__Extrait du texte__
-.-.-

Après un album consacré à Thelonious Monk en 2012, le saxophoniste Pierrick Pédron rend hommage cette fois à un groupe culte, The Cure, au croisement du rock et de la new wave. Dans "Kubic’s Cure", il nous offre une relecture jazz, nerveuse et brillante, de dix chansons de la formation anglaise. Lancée en octobre, la tournée du jazzman passe par Paris, au Café de la Danse, vendredi 7 novembre.
Article rédigé par Annie Yanbekian
France Télévisions - Rédaction Culture
Publié Mis à jour
Temps de lecture : 9min
Pierrick Pédron s'amuse avec les chansons de The Cure, mais il n'a pas peur de s'amuser avec son image. Ce qui le motive : "Faire ce qu'il a envie de faire."
 (Élise Dutartre)

Deux ans après l'hommage à Monk, Pierrick Pédron s’est plongé dans un répertoire étranger au jazz, celui de The Cure, groupe romantico-gothique phare des années 80 qui a marqué son adolescence. Intitulé "Kubic’s Cure", son album renferme dix morceaux - deux étant associés dans le même arrangement - revisités sur 44 minutes, à peu près la durée d'un 33 tours. Dix morceaux dont quelques titres emblématiques : "Boys don’t cry", "In Between days" ou "Just like Heaven".

Pour enregistrer ce disque sorti au printemps (chez Act), le saxophoniste s’est entouré des fidèles Thomas Bramerie à la contrebasse, Franck Agulhon à la batterie, impeccables, qui assoient une rythmique très rock, Vincent Artaud pour l’expertise artistique et Manu Gillet pour le son d’orfèvre. Pierrick Pédron a réalisé tous les arrangements sauf celui de "Lullaby", confié à la trompettiste Airelle Besson.

-.-.-

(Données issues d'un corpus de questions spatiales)
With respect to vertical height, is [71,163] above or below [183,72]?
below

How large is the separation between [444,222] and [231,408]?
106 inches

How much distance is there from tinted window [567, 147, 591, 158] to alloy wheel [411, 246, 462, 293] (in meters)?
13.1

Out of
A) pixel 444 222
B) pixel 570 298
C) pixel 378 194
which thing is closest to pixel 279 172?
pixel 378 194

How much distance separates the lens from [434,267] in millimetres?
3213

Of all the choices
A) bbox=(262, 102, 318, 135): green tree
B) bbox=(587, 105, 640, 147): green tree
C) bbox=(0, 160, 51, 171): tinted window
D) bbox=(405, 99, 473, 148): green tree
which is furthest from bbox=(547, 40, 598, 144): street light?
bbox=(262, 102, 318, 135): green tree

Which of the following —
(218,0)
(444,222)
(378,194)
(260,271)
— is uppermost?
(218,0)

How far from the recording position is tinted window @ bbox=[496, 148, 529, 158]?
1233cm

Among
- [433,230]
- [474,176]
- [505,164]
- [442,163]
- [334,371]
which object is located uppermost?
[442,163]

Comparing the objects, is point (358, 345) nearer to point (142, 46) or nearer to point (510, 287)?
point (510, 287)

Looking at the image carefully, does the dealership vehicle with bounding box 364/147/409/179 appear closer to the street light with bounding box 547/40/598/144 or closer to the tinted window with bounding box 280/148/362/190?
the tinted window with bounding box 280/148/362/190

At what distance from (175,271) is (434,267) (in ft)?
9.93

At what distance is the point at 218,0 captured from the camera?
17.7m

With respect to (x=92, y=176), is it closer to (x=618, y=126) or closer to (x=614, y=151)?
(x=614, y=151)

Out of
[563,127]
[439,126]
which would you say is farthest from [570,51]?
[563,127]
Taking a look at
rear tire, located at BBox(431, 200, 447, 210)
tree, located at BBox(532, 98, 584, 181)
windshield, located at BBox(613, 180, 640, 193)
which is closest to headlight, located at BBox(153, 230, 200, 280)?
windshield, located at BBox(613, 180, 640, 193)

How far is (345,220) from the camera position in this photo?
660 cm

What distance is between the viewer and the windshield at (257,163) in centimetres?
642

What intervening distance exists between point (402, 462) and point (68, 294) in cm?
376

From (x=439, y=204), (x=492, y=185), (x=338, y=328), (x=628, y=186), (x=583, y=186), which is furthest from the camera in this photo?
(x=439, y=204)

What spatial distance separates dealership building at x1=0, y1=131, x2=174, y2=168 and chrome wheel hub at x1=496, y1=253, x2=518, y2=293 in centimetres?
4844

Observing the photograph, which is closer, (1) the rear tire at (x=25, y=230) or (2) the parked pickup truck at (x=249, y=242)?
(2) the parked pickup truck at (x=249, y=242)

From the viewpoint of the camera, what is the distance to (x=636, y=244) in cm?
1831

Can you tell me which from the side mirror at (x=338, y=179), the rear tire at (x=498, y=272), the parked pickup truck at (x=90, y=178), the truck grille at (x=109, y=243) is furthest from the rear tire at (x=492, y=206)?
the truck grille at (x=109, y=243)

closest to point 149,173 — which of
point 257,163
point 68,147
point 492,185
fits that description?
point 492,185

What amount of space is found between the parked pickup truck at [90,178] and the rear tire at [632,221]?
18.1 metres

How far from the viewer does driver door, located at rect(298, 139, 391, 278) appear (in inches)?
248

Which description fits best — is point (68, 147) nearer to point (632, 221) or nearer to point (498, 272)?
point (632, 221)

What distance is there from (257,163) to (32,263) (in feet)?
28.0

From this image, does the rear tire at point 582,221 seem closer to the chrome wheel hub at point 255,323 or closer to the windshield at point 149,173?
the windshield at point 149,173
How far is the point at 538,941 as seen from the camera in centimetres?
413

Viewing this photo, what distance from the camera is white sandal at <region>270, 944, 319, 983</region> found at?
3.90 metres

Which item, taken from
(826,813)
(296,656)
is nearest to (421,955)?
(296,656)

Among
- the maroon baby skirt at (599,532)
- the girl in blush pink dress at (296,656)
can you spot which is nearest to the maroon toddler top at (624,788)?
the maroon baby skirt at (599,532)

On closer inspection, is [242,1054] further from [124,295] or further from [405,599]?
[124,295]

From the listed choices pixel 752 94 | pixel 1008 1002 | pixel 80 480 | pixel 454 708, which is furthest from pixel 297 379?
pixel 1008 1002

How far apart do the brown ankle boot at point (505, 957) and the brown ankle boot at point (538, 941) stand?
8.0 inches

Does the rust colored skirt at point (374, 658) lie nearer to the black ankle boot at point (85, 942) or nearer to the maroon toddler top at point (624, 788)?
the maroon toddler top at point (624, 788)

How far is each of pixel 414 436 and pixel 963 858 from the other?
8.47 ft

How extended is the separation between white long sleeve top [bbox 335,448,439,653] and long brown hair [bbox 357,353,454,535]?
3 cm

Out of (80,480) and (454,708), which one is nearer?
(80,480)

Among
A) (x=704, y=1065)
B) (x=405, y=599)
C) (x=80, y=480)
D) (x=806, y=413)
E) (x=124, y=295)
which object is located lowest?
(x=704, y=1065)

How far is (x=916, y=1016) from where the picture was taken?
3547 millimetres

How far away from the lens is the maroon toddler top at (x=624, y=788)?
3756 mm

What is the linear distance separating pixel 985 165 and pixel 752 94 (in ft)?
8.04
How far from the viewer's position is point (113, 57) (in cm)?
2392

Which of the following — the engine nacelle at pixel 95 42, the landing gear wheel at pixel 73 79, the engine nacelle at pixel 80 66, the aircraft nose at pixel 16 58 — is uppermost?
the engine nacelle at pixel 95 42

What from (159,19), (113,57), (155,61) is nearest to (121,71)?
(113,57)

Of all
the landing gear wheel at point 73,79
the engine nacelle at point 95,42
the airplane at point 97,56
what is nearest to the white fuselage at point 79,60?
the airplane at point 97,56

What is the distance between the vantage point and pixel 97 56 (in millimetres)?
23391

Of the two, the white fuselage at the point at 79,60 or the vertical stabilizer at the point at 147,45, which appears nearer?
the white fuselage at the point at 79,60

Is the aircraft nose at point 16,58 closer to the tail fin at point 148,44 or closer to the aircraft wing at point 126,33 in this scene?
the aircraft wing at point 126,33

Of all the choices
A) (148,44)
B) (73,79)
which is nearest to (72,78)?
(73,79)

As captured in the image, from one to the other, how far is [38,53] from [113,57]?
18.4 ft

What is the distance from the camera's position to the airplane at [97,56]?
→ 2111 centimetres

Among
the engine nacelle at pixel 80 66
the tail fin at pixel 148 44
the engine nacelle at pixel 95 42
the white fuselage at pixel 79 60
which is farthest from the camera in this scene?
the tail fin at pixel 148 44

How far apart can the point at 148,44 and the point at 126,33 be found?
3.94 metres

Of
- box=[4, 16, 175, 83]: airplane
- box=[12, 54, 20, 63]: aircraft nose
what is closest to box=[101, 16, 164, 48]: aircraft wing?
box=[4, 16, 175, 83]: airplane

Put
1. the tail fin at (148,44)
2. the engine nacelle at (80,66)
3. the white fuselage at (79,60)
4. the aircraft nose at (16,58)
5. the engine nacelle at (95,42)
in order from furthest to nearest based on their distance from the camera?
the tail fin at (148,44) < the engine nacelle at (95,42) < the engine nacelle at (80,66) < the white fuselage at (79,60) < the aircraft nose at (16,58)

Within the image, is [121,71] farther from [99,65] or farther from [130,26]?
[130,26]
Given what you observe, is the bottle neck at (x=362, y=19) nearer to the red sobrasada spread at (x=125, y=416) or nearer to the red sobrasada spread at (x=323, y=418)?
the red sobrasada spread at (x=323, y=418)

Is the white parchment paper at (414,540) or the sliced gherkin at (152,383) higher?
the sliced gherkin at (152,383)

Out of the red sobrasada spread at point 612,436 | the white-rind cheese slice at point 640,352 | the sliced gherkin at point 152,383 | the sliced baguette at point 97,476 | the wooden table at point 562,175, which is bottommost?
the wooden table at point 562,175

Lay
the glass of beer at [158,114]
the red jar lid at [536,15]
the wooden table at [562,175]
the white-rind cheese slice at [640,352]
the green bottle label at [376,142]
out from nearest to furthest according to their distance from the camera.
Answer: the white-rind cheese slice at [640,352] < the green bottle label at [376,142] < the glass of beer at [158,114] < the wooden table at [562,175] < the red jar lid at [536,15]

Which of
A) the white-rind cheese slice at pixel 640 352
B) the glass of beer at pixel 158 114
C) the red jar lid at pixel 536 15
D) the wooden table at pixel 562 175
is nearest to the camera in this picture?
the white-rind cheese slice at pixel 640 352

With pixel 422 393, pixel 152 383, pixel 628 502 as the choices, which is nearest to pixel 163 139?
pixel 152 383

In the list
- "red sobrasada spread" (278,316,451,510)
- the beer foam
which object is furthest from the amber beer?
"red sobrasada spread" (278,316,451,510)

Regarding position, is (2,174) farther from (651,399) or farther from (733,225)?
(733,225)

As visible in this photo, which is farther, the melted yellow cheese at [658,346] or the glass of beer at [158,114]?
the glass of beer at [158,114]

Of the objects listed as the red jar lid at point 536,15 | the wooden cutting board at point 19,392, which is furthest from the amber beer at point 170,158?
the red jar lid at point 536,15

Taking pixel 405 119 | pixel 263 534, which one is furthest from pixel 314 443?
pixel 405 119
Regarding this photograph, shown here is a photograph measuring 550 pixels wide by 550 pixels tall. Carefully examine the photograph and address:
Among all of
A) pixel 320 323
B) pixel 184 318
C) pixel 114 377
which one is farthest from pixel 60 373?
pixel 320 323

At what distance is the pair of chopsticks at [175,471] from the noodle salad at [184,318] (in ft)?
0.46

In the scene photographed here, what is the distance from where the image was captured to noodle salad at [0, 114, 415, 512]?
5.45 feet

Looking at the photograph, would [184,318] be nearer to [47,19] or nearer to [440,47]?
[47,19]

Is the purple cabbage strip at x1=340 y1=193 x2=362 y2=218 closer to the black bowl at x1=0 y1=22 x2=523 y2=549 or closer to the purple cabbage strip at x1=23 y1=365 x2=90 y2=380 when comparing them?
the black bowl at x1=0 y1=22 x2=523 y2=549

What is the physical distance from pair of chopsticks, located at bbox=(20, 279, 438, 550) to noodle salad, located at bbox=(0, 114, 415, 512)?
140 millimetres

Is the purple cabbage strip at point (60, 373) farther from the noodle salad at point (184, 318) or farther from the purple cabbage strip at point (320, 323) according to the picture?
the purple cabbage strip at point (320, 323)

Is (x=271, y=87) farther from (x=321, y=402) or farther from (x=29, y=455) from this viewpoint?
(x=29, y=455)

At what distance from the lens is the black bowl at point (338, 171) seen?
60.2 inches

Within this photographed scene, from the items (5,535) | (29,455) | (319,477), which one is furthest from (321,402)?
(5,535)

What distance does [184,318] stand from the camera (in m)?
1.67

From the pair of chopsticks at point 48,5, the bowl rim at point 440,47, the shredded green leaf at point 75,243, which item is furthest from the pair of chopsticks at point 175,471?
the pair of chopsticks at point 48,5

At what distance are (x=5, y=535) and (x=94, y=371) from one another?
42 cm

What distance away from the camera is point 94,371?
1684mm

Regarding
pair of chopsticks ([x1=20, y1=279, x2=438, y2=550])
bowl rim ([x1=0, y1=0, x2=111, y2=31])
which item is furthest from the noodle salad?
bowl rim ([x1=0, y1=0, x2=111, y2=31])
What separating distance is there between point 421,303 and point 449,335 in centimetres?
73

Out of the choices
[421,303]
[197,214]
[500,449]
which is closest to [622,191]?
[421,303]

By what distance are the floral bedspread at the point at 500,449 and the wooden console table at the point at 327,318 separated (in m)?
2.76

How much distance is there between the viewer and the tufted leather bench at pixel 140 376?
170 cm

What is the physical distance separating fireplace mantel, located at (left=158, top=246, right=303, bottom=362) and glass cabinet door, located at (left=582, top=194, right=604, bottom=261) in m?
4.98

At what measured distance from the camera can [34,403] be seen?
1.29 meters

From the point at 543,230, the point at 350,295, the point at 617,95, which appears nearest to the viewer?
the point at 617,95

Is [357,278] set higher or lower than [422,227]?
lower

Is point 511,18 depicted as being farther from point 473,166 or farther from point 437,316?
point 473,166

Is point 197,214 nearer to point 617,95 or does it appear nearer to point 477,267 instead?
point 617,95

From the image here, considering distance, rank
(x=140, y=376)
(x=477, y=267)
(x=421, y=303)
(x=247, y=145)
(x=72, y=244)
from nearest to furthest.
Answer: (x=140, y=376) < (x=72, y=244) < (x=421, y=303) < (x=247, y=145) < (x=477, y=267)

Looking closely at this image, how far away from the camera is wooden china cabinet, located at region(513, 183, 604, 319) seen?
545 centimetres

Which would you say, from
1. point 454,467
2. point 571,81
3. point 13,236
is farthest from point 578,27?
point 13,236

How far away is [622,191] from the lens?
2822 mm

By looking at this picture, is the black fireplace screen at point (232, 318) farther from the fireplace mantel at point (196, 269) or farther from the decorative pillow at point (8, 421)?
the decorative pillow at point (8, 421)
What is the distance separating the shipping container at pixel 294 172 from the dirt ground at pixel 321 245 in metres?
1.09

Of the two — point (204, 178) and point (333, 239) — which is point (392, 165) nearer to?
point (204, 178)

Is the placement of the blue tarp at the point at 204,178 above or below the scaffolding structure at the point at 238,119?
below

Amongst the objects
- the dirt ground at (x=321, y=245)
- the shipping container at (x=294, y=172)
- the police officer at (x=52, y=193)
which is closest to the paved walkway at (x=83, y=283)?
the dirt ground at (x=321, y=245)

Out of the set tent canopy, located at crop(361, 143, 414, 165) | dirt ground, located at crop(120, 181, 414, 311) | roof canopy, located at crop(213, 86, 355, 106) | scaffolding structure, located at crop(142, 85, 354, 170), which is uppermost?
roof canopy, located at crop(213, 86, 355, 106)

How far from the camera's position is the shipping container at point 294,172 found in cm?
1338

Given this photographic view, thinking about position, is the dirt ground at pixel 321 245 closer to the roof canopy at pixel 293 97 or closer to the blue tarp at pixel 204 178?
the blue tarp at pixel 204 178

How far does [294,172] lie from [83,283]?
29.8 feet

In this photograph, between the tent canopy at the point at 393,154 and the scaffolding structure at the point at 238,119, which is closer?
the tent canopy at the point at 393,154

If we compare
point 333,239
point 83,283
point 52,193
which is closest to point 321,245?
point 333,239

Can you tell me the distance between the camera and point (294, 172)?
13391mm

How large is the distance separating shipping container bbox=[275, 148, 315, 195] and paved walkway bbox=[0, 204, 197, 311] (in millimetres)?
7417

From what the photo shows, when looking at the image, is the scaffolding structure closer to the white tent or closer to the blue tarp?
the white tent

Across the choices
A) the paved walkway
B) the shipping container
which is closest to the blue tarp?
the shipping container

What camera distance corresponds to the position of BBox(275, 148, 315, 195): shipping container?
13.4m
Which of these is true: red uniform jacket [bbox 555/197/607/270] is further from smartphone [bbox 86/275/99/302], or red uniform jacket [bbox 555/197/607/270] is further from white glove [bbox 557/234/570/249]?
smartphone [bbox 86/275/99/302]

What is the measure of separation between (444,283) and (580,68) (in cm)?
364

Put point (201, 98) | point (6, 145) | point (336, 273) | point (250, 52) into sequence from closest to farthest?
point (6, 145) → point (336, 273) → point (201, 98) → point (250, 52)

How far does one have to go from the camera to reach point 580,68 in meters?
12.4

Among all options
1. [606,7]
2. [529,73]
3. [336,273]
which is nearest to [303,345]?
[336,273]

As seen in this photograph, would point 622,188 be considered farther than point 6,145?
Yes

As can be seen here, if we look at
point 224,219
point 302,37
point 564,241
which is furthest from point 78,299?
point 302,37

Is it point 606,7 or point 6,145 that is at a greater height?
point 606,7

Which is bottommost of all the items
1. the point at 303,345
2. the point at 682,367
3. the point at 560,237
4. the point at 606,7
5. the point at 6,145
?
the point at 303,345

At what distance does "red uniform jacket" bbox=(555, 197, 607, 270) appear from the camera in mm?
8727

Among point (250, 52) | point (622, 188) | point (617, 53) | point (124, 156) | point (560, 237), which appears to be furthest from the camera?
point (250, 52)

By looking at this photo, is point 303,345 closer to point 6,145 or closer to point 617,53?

-.-.-

__Consignes__
1. Recopiez le passage de l'article sur « Kubic’s Cure » en commençant aux mots qui contiennent "Article rédigé par" et en vous arrêtant après "(Élise Dutartre)".
2. D'après l'article sur « Kubic’s Cure », à qui Pierrick Pédron a-t-il confié l'arrangement de « Lullaby » ?
Ces données proviennent d'une autre source que l'article.

__Réponses__
1.
Article rédigé par Annie Yanbekian
France Télévisions - Rédaction Culture
Publié Mis à jour
Temps de lecture : 9min
Pierrick Pédron s'amuse avec les chansons de The Cure, mais il n'a pas peur de s'amuser avec son image. Ce qui le motive : "Faire ce qu'il a envie de faire."
 (Élise Dutartre)

2. À la trompettiste Airelle Besson.